# Задание 1:
Кого из художников Анчаров, согласно отрывку об Анчарове, бездумно объявлял в письме «формалистами»?
# Задание 2:
Продолжите отрывок об Анчарове, начав сразу после его последнего предложения.

====== Текст для упражнения

Единственно правильный подход к художникам, как учил нас Анчаров уже зрелый, — делать заключения от вдумчивого впечатления о картине, а не пытаться подогнать ее под какие-либо «измы» и прочие предвзятости. Иначе можно промахнуться с точностью до наоборот. В «Записках странствующего энтузиаста» Анчаров от первого лица описывает, как они с подругой приходили к ее учителю, к живописи которого относились с предвзятостью, считая ее «пыльной»:
«Главное, что все было серое, пыльное. Фанера изнутри была выкрашена в серый цвет, холсты стояли у стенок тыльными сторонами наружу, свет был пыльный и серый, луч света пыльный, натурщица пыльная, холст пыльный, роба художника была серая, полы серые, и живопись зеленовато-серая».
А потом он попросил подругу притащить ее портрет, который этот художник писал:
«Я сказал:
— Это живопись!..
— Но ты же только что говорил другое… Я ей сказал:
— Неважно, что я говорил… Я гнида и осел… И мы с тобой — ослы… А он художник.
Она сказала:
— Я не могу так быстро менять мнения. А я сказал:
— А ты не меняй… А просто открой глаза и смотри. Она сказала:
— Что ты от меня хочешь? А я сказал:
— От тебя — ничего… Просто мы были слепые, а теперь мы видим… Ведь никто же не виноват, что сначала мы были слепые, а теперь увидели… Но мы виноваты в том, что мы болтали чепуху, когда не видели.
Я ей сказал:
— Давай поклянемся… не торопиться… никогда не торопиться… Потому что а вдруг мы что-то говорим потому, что мы просто не видим?.. И можем наделать вреда… А когда мы не видим, то все не будет иметь никакого значения… но мы можем страшно повредить чему-нибудь».
Описанные здесь события, вероятнее всего, относятся уже ко времени учебы в институте, а сейчас мы ненадолго вернемся к судьбе письма в «Комсомольскую правду». Анчаров получил отклик на свое письмо, и его даже собирались опубликовать в «Советском искусстве», изъяв, правда, критику некоторых художников: Сарьяна, Кончаловского, Конёнкова, которых он бездумно объявляет «формалистами», противопоставляя их защищаемым Яковлеву и Герасимову. Но статью изъяли из набора, и Анчаров собирается настаивать. Сохранился фрагмент черновика, в котором Анчаров по совету некоего «работника отдела» А. К. Лебедева обращается лично к А. А. Жданову с такими словами (напомним, перед нами черновик, и не стоит упрекать автора за некоторую неряшливость формулировок):
«Мне 26 лет, я участник войны, трижды награжден, по профессии я так же, как и Сажин, не художник, я не графоман, за литературными лаврами не гонюсь, и, по совести, мне уже давно хотелось махнуть рукой на все это и отказаться, однако я все еще продолжаю упорствовать потому, что так велит мне моя партийная совесть».

============
====== Исходные данные

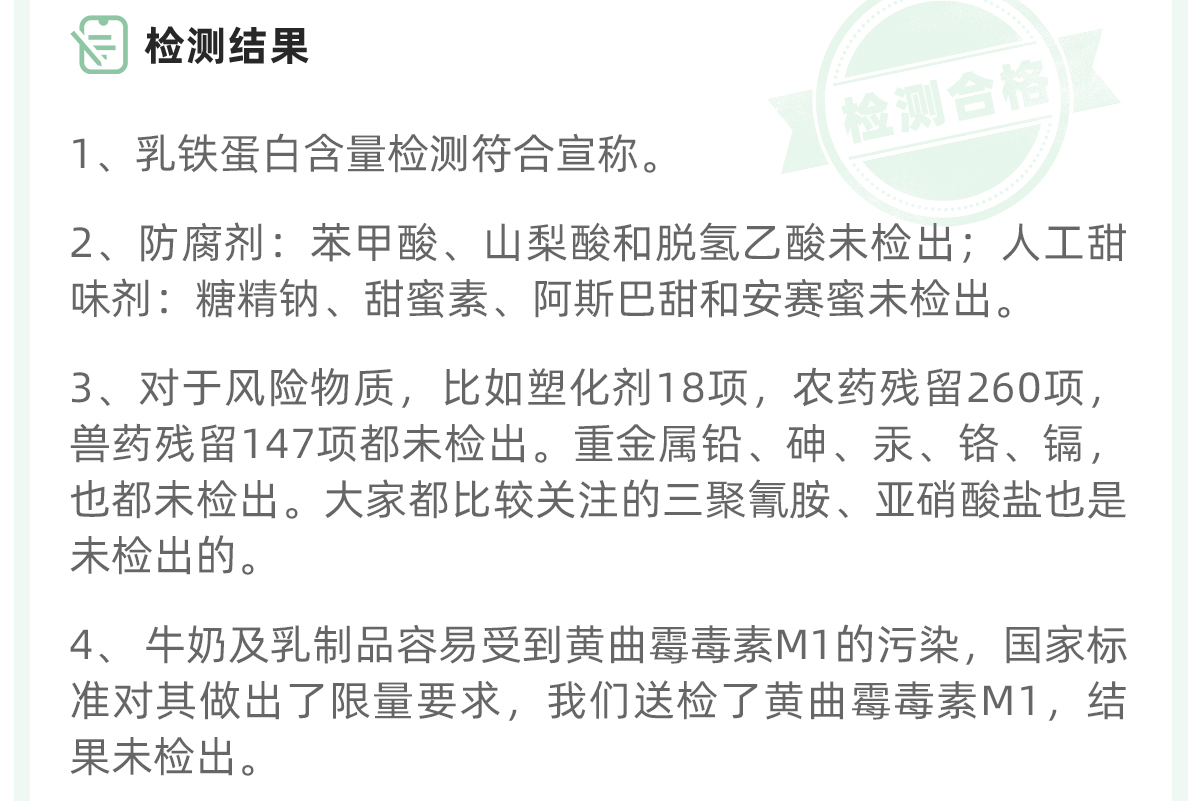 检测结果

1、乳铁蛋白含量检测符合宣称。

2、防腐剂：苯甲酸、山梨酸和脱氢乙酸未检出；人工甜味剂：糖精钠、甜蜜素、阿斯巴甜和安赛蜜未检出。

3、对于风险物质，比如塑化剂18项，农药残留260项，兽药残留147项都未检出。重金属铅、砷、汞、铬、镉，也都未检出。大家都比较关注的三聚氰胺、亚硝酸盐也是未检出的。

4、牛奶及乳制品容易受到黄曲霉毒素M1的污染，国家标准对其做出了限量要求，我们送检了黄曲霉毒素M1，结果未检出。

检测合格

============
====== Исходные данные

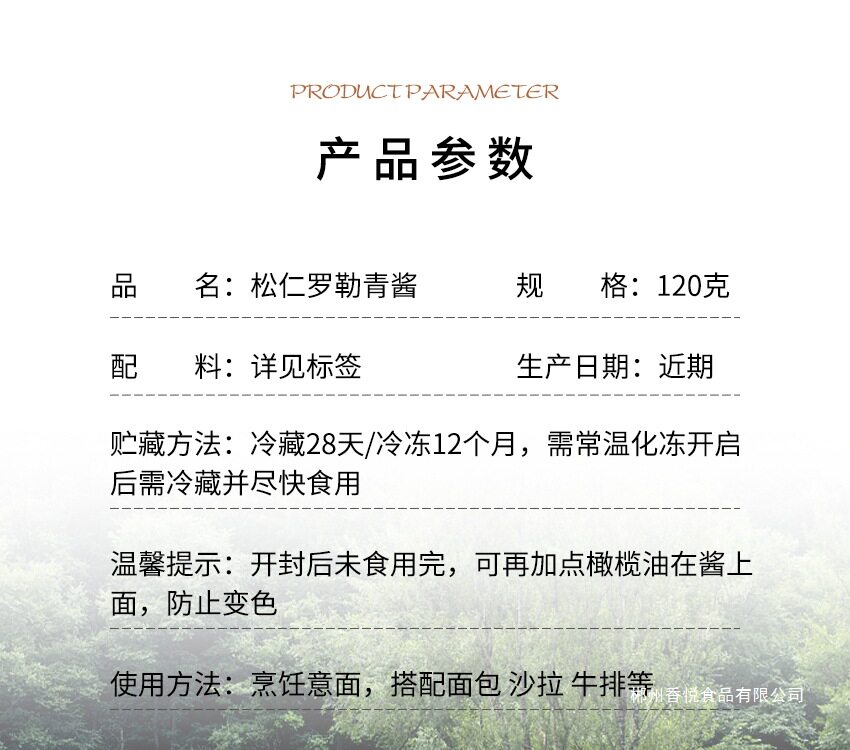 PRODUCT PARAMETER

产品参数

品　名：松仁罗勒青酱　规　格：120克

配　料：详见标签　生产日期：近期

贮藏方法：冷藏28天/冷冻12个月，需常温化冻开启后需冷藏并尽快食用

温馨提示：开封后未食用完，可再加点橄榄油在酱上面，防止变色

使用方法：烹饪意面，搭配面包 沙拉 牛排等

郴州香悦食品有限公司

============

# Поле для ответа 1:
Сарьяна, Кончаловского и Конёнкова.

# Поле для ответа 2:
Отправлено было это письмо, или нет, не очень важно: в конце августа 1948 года А. А. Жданов, злой гений советского искусства, заболел и скончался. Статья Анчарова не была опубликована даже в урезанном виде. Для того чтобы разобраться, хорошо это или нет, следует задаться вопросом: какую «вину» имеет в виду Анчаров, когда в цитированном выше отрывке из «Записок странствующего энтузиаста» говорит: «мы виноваты в том, что мы болтали чепуху»? Это ведь относится не только к личной критической оценке художников, которым, по большому счету, плевать на мнение какого-то там студента. Но им может быть очень не наплевать на то, что такое мнение появилось в печати. В этом еще одна из непонятных сейчас особенностей сталинской эпохи — печатное слово имело огромный вес, оно обязано было выражать текущую линию партии. Шельмование кого бы то ни было в газете, кем бы это ни было подписано, означало официальную позицию и чаще всего имело вполне материальные последствия. Правда, статус официального вердикта, обязательного к исполнению, такое мнение приобретало, только будучи опубликованным в главном печатном органе ЦК — «Правде». Но нельзя было позволить себе игнорировать и другие печатные издания — мало ли по чьей инициативе могла появиться та и или иная критическая публикация?
У Александра Галича есть песня «Вальс-баллада про тещу из Иванова», которая как раз посвящена теме судьбы художника, пытавшегося следовать своим путем:
Ох, ему и всыпали по первое,
По дерьму, спеленутого, волоком!
Праведные суки, брызжа пеною,
Обзывали жуликом и Поллоком.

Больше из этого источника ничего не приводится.